--- DOCUMENT SECTION ---

Glee! What a phenomenal show! Who knew?

They take music from different eras and re-make it into wonderful renditions – sometimes much better than the original artist created. Regardless of the rendition, there is magic in the music. When you hear the tune, the music has the capacity to transport you across time and space to a particular place frozen in time at one particular moment.

It is amazing how much detail you can remember from one event when you hear a few strains of music from a particular song, or piece. You can recall such intimate details as if it happened just yesterday. Details, such as who you were with, where you were going, what you were doing, the temperature outside, the aromas in the air. It is like the music is a time machine.

For instance, every time I hear Crosby, Stills, Nash, and Young singing “Our House” on the radio, the song transports me back in time and across space to a particular day in January 1971 on Waters Avenue in Tampa.  I am driving my Mom’s car to school and it is cold outside.  The heater is going, the windows are all the way up, and I am going too fast, as all high school kids tend to do.

Because it is cold, the windows are up, and the radio is going full blast with the strains of “Our House” filling the small confines of the car, the music sounds really, really good.

And because it is cold, and the windows are up, and the radio is going full blast I don’t hear the train’s horn.

I also don’t see it until the last moment because of the bushes along the track blocking the view of the tracks.

--- ENTRIES ---

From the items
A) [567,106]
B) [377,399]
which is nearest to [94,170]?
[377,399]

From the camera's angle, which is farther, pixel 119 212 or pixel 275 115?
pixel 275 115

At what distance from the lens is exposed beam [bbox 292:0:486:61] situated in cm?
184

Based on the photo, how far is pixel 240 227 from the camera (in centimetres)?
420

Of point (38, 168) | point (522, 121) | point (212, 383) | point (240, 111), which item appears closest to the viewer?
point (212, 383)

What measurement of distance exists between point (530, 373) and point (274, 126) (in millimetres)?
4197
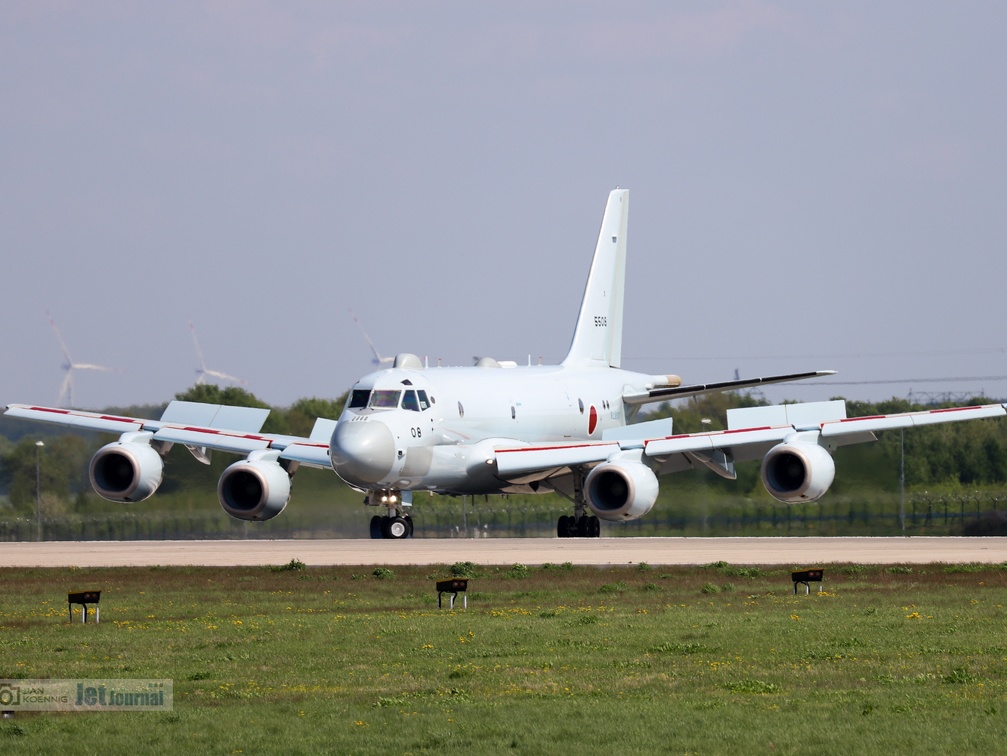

---

◆ ACTIONS TO TAKE:
1) Answer these about the essay on music and memory:
(a) What does the essay say the music is like?
(b) What song, sung by Crosby, Stills, Nash, and Young, brings back a particular day?
(c) What blocked the view of the tracks?
2) Repeat the essay on music and memory from "Because it is cold, the" to "of the tracks.".
The data can be set aside; nothing here depends on it.

◆ OUTPUTS IN ORDER:
1)
(a) A time machine.
(b) "Our House."
(c) The bushes along the track.

2)
Because it is cold, the windows are up, and the radio is going full blast with the strains of “Our House” filling the small confines of the car, the music sounds really, really good.

And because it is cold, and the windows are up, and the radio is going full blast I don’t hear the train’s horn.

I also don’t see it until the last moment because of the bushes along the track blocking the view of the tracks.